Advocate General of the CJEU supports access to evidence in competition damages claims for consumer organisations in the Meliá Hotels case

On 12 June 2025, Advocate General Szpunar delivered his opinion in Case C-286/24 (Meliá Hotels International), in which the Portuguese Supreme Court asked clarification regarding the threshold for a consumer association to obtain access to evidence prior to the introduction of an action for damages under competition law.

 

This opinion fits into the broader context of consumer associations’ access to justice in the EU. This case concerns the interpretation of the Damages Directive (Directive 2014/104). Unlike the Representative Actions Directive (Directive 2020/1828), which facilitates access to justice of consumer organisations in consumer law matters, the Damages Directive does not in itself provide for collective redress mechanisms. Instead, it leaves questions of standing and procedural mechanisms to national law. In this case however, the action is brought by a Portuguese consumer association.

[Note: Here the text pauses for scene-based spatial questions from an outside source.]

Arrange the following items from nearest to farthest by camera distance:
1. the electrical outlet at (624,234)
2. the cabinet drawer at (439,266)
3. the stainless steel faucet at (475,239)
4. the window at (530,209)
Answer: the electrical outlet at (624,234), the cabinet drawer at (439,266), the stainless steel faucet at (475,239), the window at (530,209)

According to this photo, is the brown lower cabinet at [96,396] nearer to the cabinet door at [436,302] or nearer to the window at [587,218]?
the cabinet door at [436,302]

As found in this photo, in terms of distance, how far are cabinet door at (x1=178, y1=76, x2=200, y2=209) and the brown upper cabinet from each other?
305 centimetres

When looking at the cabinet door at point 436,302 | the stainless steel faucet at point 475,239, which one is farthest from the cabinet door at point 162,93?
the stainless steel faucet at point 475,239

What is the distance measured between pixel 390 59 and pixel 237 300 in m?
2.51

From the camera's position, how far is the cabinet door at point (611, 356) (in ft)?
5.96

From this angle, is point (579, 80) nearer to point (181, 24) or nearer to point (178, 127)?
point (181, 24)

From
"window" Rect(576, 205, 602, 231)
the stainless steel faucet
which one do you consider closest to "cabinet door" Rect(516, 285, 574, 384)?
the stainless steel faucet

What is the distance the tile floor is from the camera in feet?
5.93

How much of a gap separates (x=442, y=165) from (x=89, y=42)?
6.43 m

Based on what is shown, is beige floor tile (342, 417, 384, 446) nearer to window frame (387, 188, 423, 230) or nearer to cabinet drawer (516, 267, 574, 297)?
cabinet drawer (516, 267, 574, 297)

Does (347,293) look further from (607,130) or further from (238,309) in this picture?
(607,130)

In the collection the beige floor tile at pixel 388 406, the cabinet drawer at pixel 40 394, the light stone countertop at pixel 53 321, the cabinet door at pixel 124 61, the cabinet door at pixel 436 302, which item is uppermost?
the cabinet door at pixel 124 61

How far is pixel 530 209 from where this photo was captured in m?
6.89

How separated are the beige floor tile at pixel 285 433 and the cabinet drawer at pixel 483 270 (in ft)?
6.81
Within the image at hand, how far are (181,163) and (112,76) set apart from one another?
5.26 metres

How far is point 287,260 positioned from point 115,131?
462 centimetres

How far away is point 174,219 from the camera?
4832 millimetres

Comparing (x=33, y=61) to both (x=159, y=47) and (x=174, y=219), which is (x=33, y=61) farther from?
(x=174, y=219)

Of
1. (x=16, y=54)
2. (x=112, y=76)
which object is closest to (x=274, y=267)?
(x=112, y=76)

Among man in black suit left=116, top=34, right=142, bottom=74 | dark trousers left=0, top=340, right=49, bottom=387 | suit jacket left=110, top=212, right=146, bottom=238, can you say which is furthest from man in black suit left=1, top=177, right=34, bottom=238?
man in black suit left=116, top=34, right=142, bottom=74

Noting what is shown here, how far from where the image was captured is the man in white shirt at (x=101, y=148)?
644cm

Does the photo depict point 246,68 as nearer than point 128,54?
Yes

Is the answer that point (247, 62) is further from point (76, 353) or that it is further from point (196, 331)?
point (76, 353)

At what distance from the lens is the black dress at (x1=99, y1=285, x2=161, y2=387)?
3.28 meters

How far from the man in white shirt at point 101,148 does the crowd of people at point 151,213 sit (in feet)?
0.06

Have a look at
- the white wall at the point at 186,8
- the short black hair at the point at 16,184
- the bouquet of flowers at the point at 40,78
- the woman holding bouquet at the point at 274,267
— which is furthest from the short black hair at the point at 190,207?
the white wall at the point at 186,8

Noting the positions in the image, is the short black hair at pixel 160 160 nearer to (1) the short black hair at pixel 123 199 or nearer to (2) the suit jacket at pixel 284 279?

The forthcoming decision of the CJEU will therefore impact access to evidence of consumer associations in competition damages claims.

 

The dispute pending before the Portuguese courts arose following the introduction of a special action by the Portuguese consumer association, Ius Omnibus, to request the disclosure of evidence held by Meliá, said to be necessary to show harm to Portuguese consumers caused by Meliá’s anticompetitive conducts. Meliá’s violation of EU competition law through restrictions of active and passive sales of accommodation in Meliá’s hotels was sanctioned by the European Commission by decision of 21 February 2020. Ius Omnibus’ action for access to evidence was introduced before the introduction of an action for damages on the merits. Under Article 5(1) of the Damages Directive, national courts must be able to order the disclosure of evidence where the claimant has shown that its claim for damages was sufficiently plausible. The questions referred by the Supreme Court of Portugal relate to the interpretation of that provision.

 

In his opinion of 12 June 2025, Advocate General Szpunar first confirms that, in his view, requests for disclosure of documents fall within the scope of the Damages Directive even where the request for access to evidence is brought before the introduction of an action for damages on the merits, provided that the action for access to evidence is brought in accordance with national law. The Advocate General then moves on to interpreting the requirement, under Article 5(1) of the Damages Directive, that the claim for damages must be plausible to order the disclosure of evidence.

 

First, Advocate General Szpunar takes the view that the existence of a decision of a competition authority (in this case a decision of the European Commission) finding an infringement of competition law cannot constitute the exclusive basis to conclude to the plausibility of the claim for damages. While such an infringement decision requires the national court to accept the existence of an infringement, national courts must take into account other factual circumstances pointing towards the existence of a damage and a causal link between the damage and the infringement, including the seriousness of the infringement. This is true even though the decision is a vertical restriction by object as, unlike what is the case for cartels, there is no presumption of harm for these types of practices under EU law or under Portuguese law.

 

Second, the Advocate General considers that while Article 5(1) of the Damages Directive requires the claimant to bring evidence supporting the plausibility of its claim for damages in order to obtain the disclosure of evidence, this does not require showing that harm to consumers is more likely than not. The Advocate General makes clear that Member States cannot impose stricter requirements than the Damages Directive with respect to access to evidence. He considers that it must be “reasonably acceptable” that the conditions for liability for a competition law infringement have been met. Moreover, the standard of proof required to show that the claim for damages is plausible cannot be too complex or costly. The claimant should in that sense be able to satisfy the required degree of plausibility to obtain access to evidence on the basis of available facts and evidence, even if information is partial of incomplete.

 

The opinion of Advocate General seems to point towards establishing a low threshold for the plausibility test required in the context of access to evidence requests in competition damages claims. If the CJEU follows the AG’s opinion, this should help facilitate the work of consumer associations in competition damages claims, which will at the preliminary stage only have to show plausible harm to consumers in order to substantiate their access to evidence requests. This reasoning does however not apply to the next phase of the procedure on the merits where the individual harm must be effectively proven and quantified. The decision of the CJEU could also impact other sectors, such as, for instance, future cases concerning the imposition of fines by the European Commission under the Digital Markets Act (Regulation 2022/1925). The latter is included in Annex I of the Representative Actions Directive, which allows, in its Article 18, for disclosure of evidence to qualified entities representing consumers.